__Exercise__. Go to the line that contains "scientific name: Sylvicapra grimmia" and transcribe from there to the end of the entries, that line and the last one included.

__Data provided__.

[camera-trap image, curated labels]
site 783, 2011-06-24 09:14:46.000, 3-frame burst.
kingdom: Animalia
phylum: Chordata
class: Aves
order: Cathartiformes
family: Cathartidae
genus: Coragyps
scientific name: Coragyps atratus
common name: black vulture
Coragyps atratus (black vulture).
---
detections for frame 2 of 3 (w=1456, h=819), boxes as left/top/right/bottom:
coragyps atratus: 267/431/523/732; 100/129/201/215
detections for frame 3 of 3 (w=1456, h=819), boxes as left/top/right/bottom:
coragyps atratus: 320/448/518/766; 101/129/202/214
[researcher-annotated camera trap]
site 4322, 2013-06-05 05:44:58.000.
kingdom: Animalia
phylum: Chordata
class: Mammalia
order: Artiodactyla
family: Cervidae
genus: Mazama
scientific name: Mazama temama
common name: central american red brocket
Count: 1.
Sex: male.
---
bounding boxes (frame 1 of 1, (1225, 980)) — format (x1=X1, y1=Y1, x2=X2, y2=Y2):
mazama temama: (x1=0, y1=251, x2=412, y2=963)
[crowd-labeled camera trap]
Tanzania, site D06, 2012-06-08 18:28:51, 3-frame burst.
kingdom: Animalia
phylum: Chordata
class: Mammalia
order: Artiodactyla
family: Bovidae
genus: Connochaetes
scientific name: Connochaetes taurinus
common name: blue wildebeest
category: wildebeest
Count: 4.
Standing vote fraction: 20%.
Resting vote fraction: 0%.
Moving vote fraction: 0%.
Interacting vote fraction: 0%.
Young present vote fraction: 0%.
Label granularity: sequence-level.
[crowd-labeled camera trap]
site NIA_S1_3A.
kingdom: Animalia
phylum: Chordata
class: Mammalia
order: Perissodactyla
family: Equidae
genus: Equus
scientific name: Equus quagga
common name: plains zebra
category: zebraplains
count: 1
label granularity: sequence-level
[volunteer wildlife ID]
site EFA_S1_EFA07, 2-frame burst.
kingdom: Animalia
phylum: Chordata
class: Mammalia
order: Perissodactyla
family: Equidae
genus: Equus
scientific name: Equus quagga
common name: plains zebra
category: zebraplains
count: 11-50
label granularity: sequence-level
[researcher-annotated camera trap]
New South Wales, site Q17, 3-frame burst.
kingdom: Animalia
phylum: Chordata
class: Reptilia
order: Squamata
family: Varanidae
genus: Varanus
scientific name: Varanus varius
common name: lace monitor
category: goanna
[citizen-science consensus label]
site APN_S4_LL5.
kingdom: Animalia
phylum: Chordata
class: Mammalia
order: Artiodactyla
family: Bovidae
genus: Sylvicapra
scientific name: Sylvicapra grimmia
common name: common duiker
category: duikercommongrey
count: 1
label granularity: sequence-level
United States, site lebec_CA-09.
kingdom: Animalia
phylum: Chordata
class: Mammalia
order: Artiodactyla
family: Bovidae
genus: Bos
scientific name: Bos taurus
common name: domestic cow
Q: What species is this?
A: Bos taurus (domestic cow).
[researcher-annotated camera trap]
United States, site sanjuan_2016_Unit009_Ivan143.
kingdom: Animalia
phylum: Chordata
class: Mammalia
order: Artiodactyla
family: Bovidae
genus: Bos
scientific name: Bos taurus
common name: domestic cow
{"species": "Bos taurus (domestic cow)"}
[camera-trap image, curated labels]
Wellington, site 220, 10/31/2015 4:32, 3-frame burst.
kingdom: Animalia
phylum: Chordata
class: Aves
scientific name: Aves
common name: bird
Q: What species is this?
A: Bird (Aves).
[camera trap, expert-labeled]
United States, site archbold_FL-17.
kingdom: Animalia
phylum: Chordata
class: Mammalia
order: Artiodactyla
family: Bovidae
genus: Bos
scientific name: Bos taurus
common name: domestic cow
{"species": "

__Task answer__.
scientific name: Sylvicapra grimmia
common name: common duiker
category: duikercommongrey
count: 1
label granularity: sequence-level
United States, site lebec_CA-09.
kingdom: Animalia
phylum: Chordata
class: Mammalia
order: Artiodactyla
family: Bovidae
genus: Bos
scientific name: Bos taurus
common name: domestic cow
Q: What species is this?
A: Bos taurus (domestic cow).
[researcher-annotated camera trap]
United States, site sanjuan_2016_Unit009_Ivan143.
kingdom: Animalia
phylum: Chordata
class: Mammalia
order: Artiodactyla
family: Bovidae
genus: Bos
scientific name: Bos taurus
common name: domestic cow
{"species": "Bos taurus (domestic cow)"}
[camera-trap image, curated labels]
Wellington, site 220, 10/31/2015 4:32, 3-frame burst.
kingdom: Animalia
phylum: Chordata
class: Aves
scientific name: Aves
common name: bird
Q: What species is this?
A: Bird (Aves).
[camera trap, expert-labeled]
United States, site archbold_FL-17.
kingdom: Animalia
phylum: Chordata
class: Mammalia
order: Artiodactyla
family: Bovidae
genus: Bos
scientific name: Bos taurus
common name: domestic cow
{"species": "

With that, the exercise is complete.